Government buries fire safety report

BY THE end of 2003, fire authorities across the country will have complied with one of the government’s most contentious new directives, Integrated Risk Management Plans (IRMP). This has great implications for the future of the fire service.

Dave Simpson, branch secretary, FBU Gainsborough

At the moment the fire service works to the National Standards of Fire Cover. These have graded risk categories: A, B, C, D and rural. This means a fire in an ‘A’ risk area attracts two pumping appliances within five minutes and a third in eight minutes, whereas a fire in a rural risk category attracts one pump in twenty minutes (or more).

These standards and other fire safety acts pay greater heed to the protection of property than the protection of life.

The government commissioned the Fire Cover Review, also known as the Pathfinder Report, which issued an interim report in Spring 2002. This was tested live for three years in eleven metropolitan, urban, rural and semi-rural brigades.

They found that significant changes were needed to tip the scales towards the protection of life. The review recommended massive investment in the fire service to provide more stations, appliances and personnel.

But the government has buried the review. They’ve used our strike to hide away a report which exposed their policies of decades of under-investment.

The government and fire service employers recognise the need for change but refuse to accept the need for increased investment. Their version, Predictive Mobilising, means they will trawl up the ‘facts’ that suit their argument and use them to shift personnel and appliances to respond to incidents that have yet to happen.

So rather than ensuring a greater level of protection for all, the area that personnel had just left would be left depleted of its fire cover.

Another idea of ‘modernisation’ is to vary the response to buildings with automatic fire alarm and suppression systems. An office block with an activated fire alarm might in future receive a response of two personnel in a car rather than a pumping appliance.

Only last week fire crews in West Sussex attended an automatic fire alarm call and rescued 37 people from a smoke-filled building.

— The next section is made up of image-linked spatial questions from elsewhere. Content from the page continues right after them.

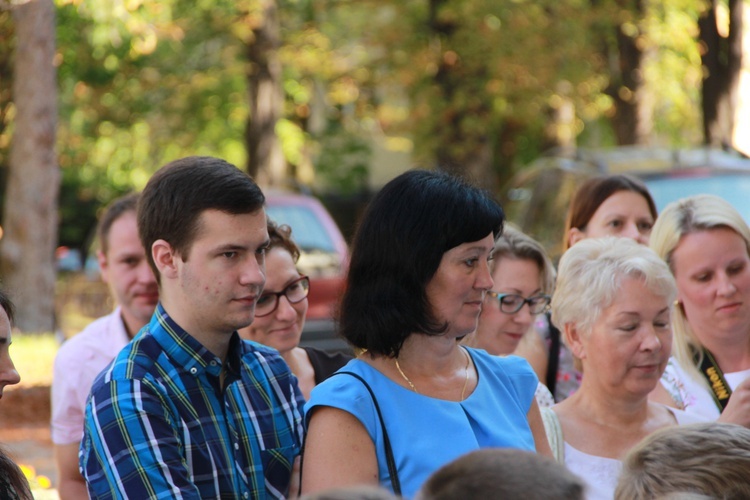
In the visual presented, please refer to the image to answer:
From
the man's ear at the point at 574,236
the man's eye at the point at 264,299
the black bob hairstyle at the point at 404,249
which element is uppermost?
the black bob hairstyle at the point at 404,249

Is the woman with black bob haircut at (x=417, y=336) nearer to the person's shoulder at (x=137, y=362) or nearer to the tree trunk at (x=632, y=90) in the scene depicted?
the person's shoulder at (x=137, y=362)

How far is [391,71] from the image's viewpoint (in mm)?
20172

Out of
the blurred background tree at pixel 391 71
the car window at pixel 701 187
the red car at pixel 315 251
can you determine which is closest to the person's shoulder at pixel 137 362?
the car window at pixel 701 187

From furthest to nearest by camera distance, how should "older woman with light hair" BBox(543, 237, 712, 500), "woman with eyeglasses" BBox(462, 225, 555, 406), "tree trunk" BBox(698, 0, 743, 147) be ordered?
"tree trunk" BBox(698, 0, 743, 147)
"woman with eyeglasses" BBox(462, 225, 555, 406)
"older woman with light hair" BBox(543, 237, 712, 500)

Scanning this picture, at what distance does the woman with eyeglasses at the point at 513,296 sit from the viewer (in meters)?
5.02

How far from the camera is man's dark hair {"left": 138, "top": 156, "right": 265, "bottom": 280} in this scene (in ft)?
10.6

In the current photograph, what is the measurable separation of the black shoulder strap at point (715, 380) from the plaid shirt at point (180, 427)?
1975 millimetres

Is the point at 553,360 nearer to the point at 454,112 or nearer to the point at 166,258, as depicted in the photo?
the point at 166,258

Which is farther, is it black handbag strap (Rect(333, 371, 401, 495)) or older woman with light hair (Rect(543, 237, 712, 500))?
older woman with light hair (Rect(543, 237, 712, 500))

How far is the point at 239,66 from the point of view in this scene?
838 inches

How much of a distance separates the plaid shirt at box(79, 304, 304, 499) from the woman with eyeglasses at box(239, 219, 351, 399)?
3.32ft

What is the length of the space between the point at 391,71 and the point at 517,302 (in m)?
15.5

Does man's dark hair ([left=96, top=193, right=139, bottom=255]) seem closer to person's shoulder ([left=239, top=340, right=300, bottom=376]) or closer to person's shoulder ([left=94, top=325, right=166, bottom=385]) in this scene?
person's shoulder ([left=239, top=340, right=300, bottom=376])

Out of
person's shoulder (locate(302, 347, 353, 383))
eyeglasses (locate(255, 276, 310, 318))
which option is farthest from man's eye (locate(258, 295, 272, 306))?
person's shoulder (locate(302, 347, 353, 383))
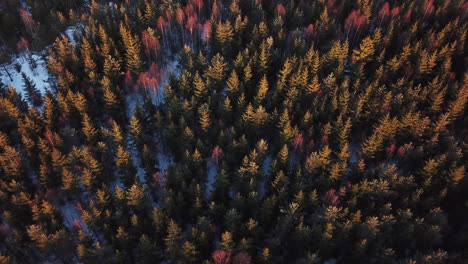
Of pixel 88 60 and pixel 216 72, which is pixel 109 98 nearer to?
pixel 88 60

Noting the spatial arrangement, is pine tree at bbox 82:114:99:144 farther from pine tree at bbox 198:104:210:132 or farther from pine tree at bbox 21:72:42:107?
pine tree at bbox 198:104:210:132

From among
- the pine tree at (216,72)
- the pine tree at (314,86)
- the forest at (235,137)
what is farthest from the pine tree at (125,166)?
the pine tree at (314,86)

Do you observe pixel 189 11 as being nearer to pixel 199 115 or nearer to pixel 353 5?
pixel 199 115

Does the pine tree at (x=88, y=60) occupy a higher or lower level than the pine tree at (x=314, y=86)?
higher

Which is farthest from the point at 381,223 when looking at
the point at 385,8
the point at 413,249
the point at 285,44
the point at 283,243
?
the point at 385,8

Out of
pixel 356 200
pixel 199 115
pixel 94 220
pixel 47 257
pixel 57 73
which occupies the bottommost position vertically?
pixel 356 200

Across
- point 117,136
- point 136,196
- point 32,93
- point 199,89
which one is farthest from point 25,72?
point 136,196

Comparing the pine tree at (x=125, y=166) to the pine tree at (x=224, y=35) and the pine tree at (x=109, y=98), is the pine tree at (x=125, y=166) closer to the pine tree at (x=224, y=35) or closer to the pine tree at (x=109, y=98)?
the pine tree at (x=109, y=98)
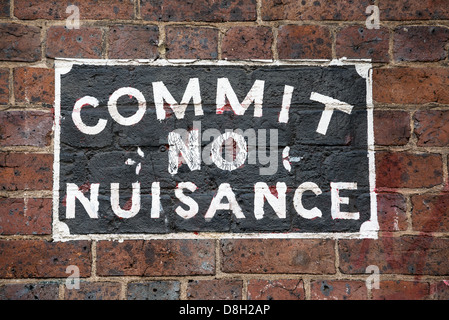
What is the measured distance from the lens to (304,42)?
1.17m

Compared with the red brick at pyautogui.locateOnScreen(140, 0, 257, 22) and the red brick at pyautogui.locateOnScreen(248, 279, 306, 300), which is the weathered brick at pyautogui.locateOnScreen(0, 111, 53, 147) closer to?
the red brick at pyautogui.locateOnScreen(140, 0, 257, 22)

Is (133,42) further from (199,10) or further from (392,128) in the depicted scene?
(392,128)

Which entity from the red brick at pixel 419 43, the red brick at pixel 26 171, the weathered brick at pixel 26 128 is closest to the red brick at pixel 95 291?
the red brick at pixel 26 171

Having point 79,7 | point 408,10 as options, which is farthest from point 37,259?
point 408,10

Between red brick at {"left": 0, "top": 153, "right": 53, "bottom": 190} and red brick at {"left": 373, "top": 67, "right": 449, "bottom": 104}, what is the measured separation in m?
0.98

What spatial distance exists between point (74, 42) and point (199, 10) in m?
0.38

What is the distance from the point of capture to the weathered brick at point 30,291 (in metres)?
1.13

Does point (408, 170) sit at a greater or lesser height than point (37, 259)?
greater

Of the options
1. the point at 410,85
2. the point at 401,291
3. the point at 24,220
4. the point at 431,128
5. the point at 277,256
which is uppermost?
the point at 410,85

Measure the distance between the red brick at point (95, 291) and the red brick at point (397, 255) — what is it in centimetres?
65

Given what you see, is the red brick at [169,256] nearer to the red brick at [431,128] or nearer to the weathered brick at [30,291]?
the weathered brick at [30,291]

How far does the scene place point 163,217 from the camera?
114 centimetres

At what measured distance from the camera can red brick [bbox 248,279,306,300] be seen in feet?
3.73
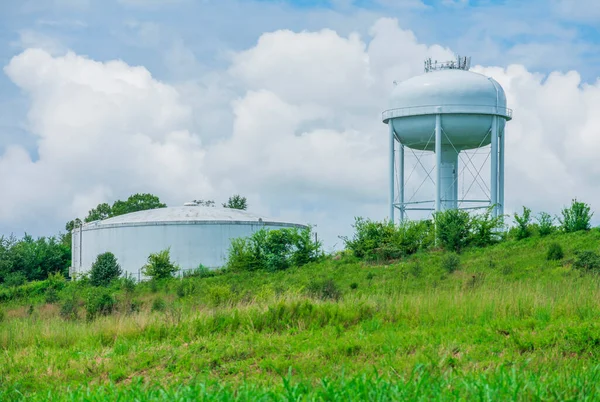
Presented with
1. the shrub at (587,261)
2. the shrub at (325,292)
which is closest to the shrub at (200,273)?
the shrub at (587,261)

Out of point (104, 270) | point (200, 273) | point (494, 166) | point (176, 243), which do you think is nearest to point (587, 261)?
point (494, 166)

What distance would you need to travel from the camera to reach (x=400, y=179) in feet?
131

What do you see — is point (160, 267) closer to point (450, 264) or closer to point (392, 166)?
point (392, 166)

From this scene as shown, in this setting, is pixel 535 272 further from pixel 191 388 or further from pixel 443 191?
pixel 191 388

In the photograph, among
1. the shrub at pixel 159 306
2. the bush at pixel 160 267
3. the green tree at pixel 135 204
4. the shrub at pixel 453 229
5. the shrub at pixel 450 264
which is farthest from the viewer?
the green tree at pixel 135 204

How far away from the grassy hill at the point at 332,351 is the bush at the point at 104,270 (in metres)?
28.7

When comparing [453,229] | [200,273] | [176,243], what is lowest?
[200,273]

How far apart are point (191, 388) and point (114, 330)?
608 cm

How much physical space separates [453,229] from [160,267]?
16.1 m

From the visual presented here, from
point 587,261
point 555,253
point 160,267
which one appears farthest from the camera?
point 160,267

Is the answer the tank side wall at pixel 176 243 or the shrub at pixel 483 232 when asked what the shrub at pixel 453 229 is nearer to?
the shrub at pixel 483 232

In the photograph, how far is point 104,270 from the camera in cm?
4269

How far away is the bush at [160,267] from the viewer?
4188cm

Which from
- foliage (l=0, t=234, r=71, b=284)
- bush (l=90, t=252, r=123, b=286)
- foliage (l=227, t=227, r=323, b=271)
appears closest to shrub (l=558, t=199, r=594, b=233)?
foliage (l=227, t=227, r=323, b=271)
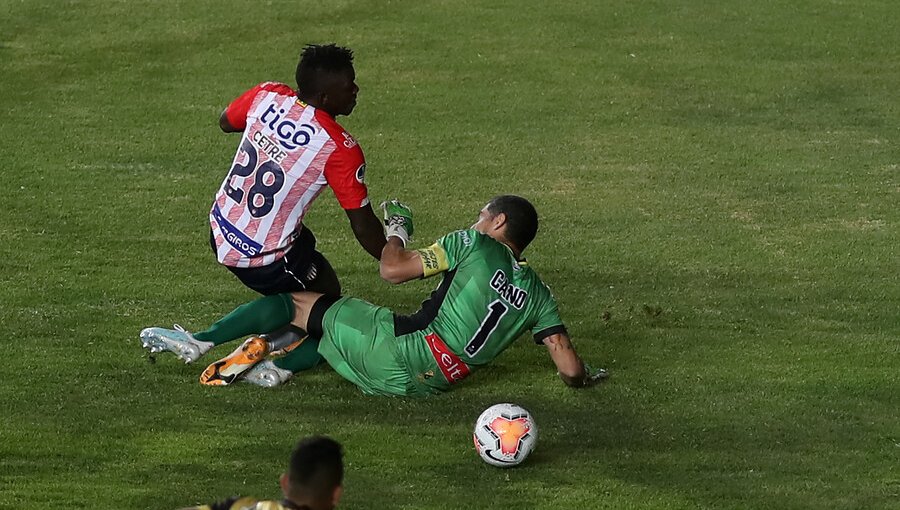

This would not have been possible with just two personnel and the subsequent delayed response of the required appliances.

The employers say their plans will provide safer communities and a more flexible (cheaper) response and point to ‘exhaustive’ consultation with public and other bodies. But the government gives public opinion only the most cursory of nods before being completely ignored. Consultation means they have to consult, not negotiate.

We fight for the real aims of the IRMP – increased and improved public safety. Without that, the public will all be at an increased risk of death and loss from the government’s push towards swingeing cuts, under the false guise of modernisation.